### DOCUMENT SOURCE

R. c. Leclerc, 2001 CanLII 16729 (QC C.Q.)
L’auteur Irénée Lagarde définit la preuve circonstancielle comme consistant :
« […] dans la relation de faits, lesquels pris isolément peuvent n’avoir aucune portée directe sur le litige, mais dont l’ensemble amène l’esprit logique à conclure irrésistiblement dans un sens donné sans pouvoir concevoir, dans les circonstances, d’autres solutions logiques».
La Cour suprême, sous la plume du juge Hall, a également définit la portée et les limites de ce type de preuve :
"I recognize fully that guilty can be brought home to an accused by circumstantial evidence; that there are cases where the circumstances can be said to point inexorably to guilt more reliably than direct evidence; that direct evidence is subject to the everyday hazards of imperfect recognition or of imperfect memory or both. The circumstantial evidence case is built piece by piece until the final evidentiary structure completely entraps the prisoner in a situation from which he cannot escape. There may be missing from that structure a piece here and there and certain imperfections may be discernible, but the entrapping mesh taken as a whole must be continuous and consistent".
Pendant plus de cinquante ans, les tribunaux canadiens ont adopté, presque servilement, l’approche proposée par le baron Alderson dans l’affaire Hodge dans les cas où la preuve était entièrement ou essentiellement indirecte. En vertu de cette affaire, le juge devait informer le jury que, pour en arriver à une conclusion de culpabilité, « […] ils devaient être convaincus que la preuve était compatible avec la culpabilité, mais incompatible avec toute autre solution logique ». Il s’agissait donc d’un fardeau de persuasion beaucoup plus élevé que le critère du « hors de tout doute raisonnable » que l’on applique en droit criminel.
La Cour suprême, dans l’affaire Mitchell, a d’abord clarifié la situation en soulignant que l’affaire Hodge concernait uniquement la question de l’identification de l’accusé en tant qu’auteur de l’infraction reprochée. En effet, dans cette affaire, la perpétration d’un crime ne faisait aucun doute et le jury devait déterminer si l’accusé était l’auteur du crime. La règle de l’affaire Hodge ne pouvait donc avoir une quelconque incidence sur une affaire dans laquelle il était question de l’intention de l’accusé.

######
### LIGNES

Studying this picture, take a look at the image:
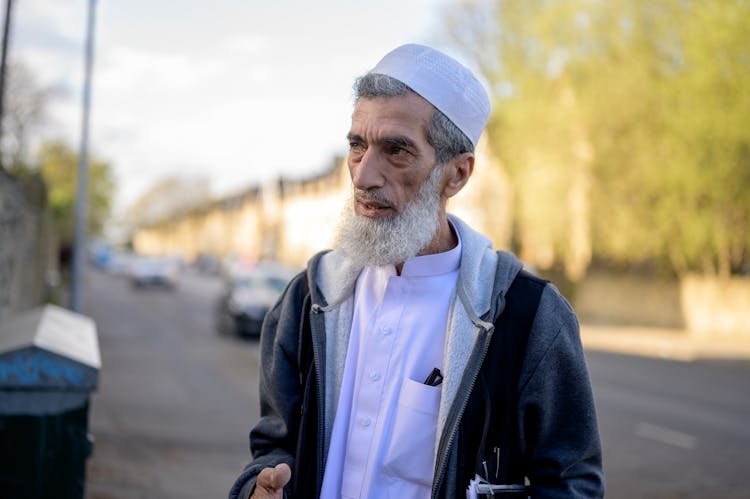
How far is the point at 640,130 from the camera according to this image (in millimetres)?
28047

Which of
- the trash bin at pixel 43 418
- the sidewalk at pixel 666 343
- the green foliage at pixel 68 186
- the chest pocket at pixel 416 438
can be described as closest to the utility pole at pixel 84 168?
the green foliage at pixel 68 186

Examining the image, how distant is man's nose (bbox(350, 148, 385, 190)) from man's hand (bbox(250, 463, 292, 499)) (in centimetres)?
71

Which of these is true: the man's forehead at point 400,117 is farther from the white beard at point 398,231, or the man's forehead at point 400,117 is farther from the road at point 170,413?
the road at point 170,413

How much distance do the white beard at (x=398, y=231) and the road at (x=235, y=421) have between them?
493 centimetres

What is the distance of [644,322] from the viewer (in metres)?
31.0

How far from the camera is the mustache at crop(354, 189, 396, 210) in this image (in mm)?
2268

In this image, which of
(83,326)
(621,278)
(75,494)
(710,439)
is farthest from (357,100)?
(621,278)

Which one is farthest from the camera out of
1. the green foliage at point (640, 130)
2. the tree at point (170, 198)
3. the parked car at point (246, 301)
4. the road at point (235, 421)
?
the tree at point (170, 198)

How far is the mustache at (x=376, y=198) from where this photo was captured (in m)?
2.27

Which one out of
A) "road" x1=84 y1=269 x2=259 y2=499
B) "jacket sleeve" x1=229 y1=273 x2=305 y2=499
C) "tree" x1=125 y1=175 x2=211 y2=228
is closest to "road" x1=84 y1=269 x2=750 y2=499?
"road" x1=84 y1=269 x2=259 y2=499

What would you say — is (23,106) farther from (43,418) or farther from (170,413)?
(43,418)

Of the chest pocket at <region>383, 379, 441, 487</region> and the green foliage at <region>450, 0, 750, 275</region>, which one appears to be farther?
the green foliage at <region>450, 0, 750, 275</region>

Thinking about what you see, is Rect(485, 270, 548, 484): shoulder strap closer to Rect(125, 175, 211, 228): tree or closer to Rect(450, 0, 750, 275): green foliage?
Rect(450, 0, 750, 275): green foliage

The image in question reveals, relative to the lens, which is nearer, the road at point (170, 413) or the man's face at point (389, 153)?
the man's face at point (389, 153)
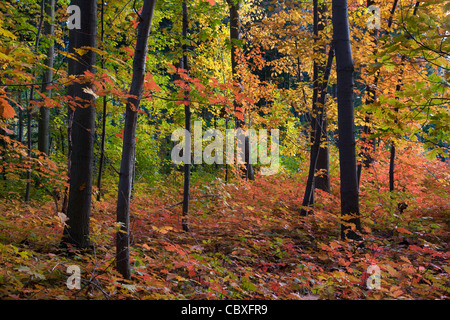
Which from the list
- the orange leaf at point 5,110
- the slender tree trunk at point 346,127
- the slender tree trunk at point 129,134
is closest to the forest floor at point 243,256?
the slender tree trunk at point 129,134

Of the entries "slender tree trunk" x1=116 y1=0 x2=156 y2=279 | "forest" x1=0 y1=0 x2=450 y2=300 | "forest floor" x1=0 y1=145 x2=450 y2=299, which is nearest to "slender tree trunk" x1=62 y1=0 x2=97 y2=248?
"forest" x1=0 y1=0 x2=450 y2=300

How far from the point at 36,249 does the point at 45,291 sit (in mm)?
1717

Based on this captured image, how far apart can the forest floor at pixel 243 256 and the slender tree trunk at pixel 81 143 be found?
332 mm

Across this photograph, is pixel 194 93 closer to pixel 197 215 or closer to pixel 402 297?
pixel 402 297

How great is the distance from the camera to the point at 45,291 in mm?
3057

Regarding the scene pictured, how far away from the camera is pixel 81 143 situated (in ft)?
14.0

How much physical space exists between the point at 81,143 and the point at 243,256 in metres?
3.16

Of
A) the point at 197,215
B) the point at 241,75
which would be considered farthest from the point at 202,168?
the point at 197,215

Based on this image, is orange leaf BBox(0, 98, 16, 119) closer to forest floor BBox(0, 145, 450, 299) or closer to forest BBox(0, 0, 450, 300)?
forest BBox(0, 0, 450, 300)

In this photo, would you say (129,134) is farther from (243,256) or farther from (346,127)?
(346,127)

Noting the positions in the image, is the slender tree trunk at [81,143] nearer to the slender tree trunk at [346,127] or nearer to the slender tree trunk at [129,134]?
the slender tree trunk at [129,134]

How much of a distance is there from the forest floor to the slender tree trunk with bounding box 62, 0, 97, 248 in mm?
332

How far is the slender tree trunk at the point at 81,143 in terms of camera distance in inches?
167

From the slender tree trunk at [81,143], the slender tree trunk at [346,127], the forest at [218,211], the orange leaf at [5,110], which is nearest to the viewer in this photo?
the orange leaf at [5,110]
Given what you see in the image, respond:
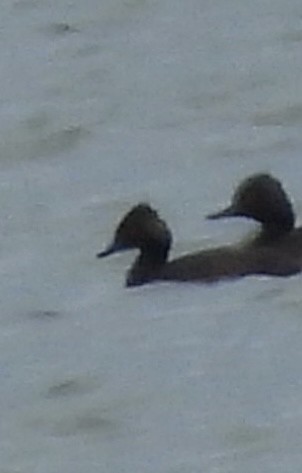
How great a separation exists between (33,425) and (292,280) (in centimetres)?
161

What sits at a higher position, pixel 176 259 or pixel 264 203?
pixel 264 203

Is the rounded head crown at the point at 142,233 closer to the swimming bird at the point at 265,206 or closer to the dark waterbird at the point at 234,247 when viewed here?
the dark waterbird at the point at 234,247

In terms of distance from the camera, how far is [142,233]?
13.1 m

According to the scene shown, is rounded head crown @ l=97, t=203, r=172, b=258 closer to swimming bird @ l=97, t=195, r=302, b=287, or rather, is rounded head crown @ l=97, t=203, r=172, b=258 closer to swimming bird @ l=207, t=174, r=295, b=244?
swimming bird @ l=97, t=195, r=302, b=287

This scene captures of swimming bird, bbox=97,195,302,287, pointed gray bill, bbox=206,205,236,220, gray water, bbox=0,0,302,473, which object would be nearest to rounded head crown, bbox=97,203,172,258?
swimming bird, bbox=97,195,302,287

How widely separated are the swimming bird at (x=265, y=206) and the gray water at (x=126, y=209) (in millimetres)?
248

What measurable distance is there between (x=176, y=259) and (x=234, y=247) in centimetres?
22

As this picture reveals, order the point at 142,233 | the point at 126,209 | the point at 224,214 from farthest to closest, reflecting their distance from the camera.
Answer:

######

> [CONSIGNES]
• a. Veuillez recopier le passage du texte sur la preuve circonstancielle qui va de « Pendant plus de » jusqu'à « en droit criminel. ».
• b. Répondez brièvement à ces questions sur le texte sur la preuve circonstancielle.
(i) Sous la plume de quel juge la Cour suprême a-t-elle défini la portée et les limites de ce type de preuve ?
(ii) Pendant combien de temps les tribunaux canadiens ont-ils adopté l'approche du baron Alderson ?
(iii) D'après la Cour suprême dans l'affaire Mitchell, quelle question l'affaire Hodge concernait-elle uniquement ?

> [LES RÉPONSES]
• a.
Pendant plus de cinquante ans, les tribunaux canadiens ont adopté, presque servilement, l’approche proposée par le baron Alderson dans l’affaire Hodge dans les cas où la preuve était entièrement ou essentiellement indirecte. En vertu de cette affaire, le juge devait informer le jury que, pour en arriver à une conclusion de culpabilité, « […] ils devaient être convaincus que la preuve était compatible avec la culpabilité, mais incompatible avec toute autre solution logique ». Il s’agissait donc d’un fardeau de persuasion beaucoup plus élevé que le critère du « hors de tout doute raisonnable » que l’on applique en droit criminel.

• b.
(i) Le juge Hall.
(ii) Pendant plus de cinquante ans.
(iii) La question de l'identification de l'accusé en tant qu'auteur de l'infraction reprochée.